### TASK REQUIREMENTS
Return exactly the lines below, starting with the one that has "jovem mulher asiática" and going on through the one that has "young caregiver helping".
DATA LISTING below:
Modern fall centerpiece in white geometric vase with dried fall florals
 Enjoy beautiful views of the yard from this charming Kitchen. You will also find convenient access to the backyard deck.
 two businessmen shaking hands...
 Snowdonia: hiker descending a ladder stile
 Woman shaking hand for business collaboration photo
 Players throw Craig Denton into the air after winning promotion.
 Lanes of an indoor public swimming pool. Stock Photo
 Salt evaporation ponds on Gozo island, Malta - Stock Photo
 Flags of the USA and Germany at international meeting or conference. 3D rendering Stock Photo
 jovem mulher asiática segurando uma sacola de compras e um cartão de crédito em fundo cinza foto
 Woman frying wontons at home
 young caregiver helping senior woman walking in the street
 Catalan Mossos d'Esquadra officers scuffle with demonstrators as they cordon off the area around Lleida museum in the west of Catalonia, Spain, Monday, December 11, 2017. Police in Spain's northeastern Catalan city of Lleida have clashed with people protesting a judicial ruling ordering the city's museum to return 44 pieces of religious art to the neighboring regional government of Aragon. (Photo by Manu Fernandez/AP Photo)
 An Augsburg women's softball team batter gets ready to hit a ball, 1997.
End of DATA LISTING.
### RESPONSE TO THIS TASK
 jovem mulher asiática segurando uma sacola de compras e um cartão de crédito em fundo cinza foto
 Woman frying wontons at home
 young caregiver helping senior woman walking in the street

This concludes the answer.